Construction Recovery Has Industry Eager to Expedite Talent Pipeline

The work is back. Now, it’s a matter of finding people to do it.

By most accounts, the construction industry has been making steady progress in 2014 in its recovery from the economic downturn of the last decade. But the industry is unique in the way it has responded, as it is now facing a switch from too many workers and not enough work to too much work and not enough workers.

Stephen E. Sandherr, chief executive officer at the Associated General Contractors of America (AGC), explains.

“After the downturn, the overall economy, especially in the energy sector, started adding jobs well before the construction industry started adding jobs,” he says. “As a result, many former construction workers found jobs in other sectors of the economy. At the same time, many other construction workers have begun retiring with, similar to the rest of the workforce, so many members of the Baby-Boom generation working in the industry.”

That trend was not lost on the glazing sector.

“One of the great tragedies of the last few years is all the great talent that left the industry,” says Mac Hines, president of Illinois Glassworks LLC in the Chicago area. “That was very difficult to watch. … And once they leave to try something else, you’ve sort of lost them for good.”

With glazing being such a niche sector of the industry, finding top talent becomes an even bigger hurdle.

“To find glaziers, which is a top profession in the construction industry, is tough enough, but to find top glaziers in the industry is really a challenge,” says Hines. “We have complex projects, and we need the best glaziers to do them right. It’s that simple.

“To use a sports comparison: There are lots of people who can throw 60-mile-per-hour fastballs. Fewer can throw it 80 miles-per-hour, and a precious few can throw 90 mile-per-hour fastballs.”

There is, however, an obvious silver lining to the more-work/fewer-workers dilemma.

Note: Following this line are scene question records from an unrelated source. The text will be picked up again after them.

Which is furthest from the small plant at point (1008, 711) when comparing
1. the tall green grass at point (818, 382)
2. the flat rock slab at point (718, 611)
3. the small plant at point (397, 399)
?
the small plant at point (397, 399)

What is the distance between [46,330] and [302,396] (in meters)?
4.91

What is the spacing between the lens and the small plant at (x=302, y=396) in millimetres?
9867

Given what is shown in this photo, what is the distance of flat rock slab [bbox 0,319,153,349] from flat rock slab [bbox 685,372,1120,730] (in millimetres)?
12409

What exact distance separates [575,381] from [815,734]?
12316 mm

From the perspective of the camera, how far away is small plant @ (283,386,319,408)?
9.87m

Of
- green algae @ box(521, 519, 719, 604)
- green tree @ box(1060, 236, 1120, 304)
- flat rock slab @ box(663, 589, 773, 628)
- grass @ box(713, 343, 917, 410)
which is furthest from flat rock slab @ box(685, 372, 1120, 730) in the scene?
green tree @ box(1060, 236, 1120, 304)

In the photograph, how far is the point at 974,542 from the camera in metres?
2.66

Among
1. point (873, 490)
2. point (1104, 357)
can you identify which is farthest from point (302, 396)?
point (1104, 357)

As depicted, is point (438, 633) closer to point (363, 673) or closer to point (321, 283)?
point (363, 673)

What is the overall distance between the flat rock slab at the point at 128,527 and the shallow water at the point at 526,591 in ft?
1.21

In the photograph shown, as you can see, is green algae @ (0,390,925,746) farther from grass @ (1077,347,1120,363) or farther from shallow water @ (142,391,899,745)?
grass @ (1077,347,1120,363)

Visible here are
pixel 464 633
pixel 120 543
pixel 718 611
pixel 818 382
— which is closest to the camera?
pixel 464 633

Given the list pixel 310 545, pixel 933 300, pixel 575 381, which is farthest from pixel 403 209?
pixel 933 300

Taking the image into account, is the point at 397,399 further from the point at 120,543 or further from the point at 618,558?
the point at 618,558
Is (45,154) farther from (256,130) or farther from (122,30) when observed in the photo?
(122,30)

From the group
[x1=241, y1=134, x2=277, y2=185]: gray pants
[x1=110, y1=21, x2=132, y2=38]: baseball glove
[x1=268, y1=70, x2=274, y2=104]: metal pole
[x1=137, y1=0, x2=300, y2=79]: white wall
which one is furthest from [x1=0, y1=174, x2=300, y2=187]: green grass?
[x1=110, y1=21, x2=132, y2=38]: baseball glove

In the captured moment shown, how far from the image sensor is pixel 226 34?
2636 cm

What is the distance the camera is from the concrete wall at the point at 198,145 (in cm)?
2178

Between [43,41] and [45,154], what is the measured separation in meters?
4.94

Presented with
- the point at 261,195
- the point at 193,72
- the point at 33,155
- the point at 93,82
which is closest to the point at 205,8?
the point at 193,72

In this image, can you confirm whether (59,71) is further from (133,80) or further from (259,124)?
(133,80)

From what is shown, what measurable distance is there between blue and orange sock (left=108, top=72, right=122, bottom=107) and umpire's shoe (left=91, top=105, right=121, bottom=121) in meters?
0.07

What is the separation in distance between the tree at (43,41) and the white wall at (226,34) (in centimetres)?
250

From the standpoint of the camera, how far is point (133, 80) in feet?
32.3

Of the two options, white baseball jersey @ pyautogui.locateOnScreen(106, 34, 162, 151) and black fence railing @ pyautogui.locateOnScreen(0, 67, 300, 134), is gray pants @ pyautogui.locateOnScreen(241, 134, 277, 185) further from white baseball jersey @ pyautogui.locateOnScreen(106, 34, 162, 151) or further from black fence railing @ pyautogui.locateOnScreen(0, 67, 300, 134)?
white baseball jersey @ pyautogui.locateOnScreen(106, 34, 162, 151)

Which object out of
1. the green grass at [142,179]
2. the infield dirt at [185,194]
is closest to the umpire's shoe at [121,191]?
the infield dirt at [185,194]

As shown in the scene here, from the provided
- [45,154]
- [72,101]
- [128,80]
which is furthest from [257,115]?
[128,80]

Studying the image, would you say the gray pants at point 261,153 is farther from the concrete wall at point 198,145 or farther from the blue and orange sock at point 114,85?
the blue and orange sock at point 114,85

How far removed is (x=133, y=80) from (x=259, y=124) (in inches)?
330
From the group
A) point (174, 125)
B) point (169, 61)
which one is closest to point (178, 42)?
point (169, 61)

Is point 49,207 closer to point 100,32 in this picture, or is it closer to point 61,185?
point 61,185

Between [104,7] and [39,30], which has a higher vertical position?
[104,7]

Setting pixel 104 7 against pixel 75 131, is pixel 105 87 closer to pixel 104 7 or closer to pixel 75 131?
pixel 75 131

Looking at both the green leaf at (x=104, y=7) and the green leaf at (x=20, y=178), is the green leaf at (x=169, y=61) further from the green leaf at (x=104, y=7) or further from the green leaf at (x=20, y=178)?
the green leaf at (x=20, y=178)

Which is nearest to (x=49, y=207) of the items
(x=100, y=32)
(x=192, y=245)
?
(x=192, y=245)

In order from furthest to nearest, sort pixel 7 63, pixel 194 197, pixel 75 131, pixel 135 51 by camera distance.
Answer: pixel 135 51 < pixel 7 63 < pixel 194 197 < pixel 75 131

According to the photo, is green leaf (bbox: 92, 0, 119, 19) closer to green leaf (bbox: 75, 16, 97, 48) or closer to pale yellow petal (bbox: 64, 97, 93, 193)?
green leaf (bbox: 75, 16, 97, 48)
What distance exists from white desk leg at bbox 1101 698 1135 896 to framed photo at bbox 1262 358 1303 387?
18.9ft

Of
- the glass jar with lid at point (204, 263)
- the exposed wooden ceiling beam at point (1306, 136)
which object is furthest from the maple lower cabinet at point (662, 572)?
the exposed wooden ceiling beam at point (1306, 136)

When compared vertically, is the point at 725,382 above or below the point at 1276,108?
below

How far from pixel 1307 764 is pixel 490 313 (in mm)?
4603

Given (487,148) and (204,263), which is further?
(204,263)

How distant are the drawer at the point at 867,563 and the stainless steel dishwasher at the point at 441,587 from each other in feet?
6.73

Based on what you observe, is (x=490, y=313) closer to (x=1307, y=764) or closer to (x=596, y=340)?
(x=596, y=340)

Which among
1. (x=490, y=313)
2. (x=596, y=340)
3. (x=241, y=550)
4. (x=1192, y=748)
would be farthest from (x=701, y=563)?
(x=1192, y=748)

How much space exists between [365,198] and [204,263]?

To put it simply, there are jobs to be had as demand increases.

“The challenge is firms won’t be able to take advantage of rebounding demand if they don’t have enough workers to do the job,” says Sandherr. “Already roughly 25 percent of firms tell us they have turned down at least one project already because of a lack of workers.”

Adds Hines, “I can’t speak to the whole industry, but our backlog right now is as strong as it’s ever been. … Our book of business grows and grows every day.”

The pipeline of recruits and trainable prospects has also shrunk due to school districts across the country shutting down vocational education programs, leaving few high school students exposed to the career opportunities the construction industry presents, says Sandherr.

“As a result, once the construction industry started hiring, it turns out there were not that many construction workers sitting at home waiting for the phone to ring,” he adds.

AGC recently crafted a construction industry workforce development plan, which can be found here, that identifies a range of steps federal, state and local officials can take to make it easier for schools, construction associations and private firms to establish career and technical education and training programs. AGC is slated to release updated data on the matter later this month.

“If we can get action on this plan we will give many students who may not be eager to amass large amounts of college debt an alternative path to a successful, and high-paying career,” says Sanherr.

Despite the challenges the industry faces as it continues its recovery, there is a sense of positivity in the air. After all, there is work to be had.

“I’m optimistic and enthusiastic about the construction industry,” says Hines. “I think there have been some lessons learned.”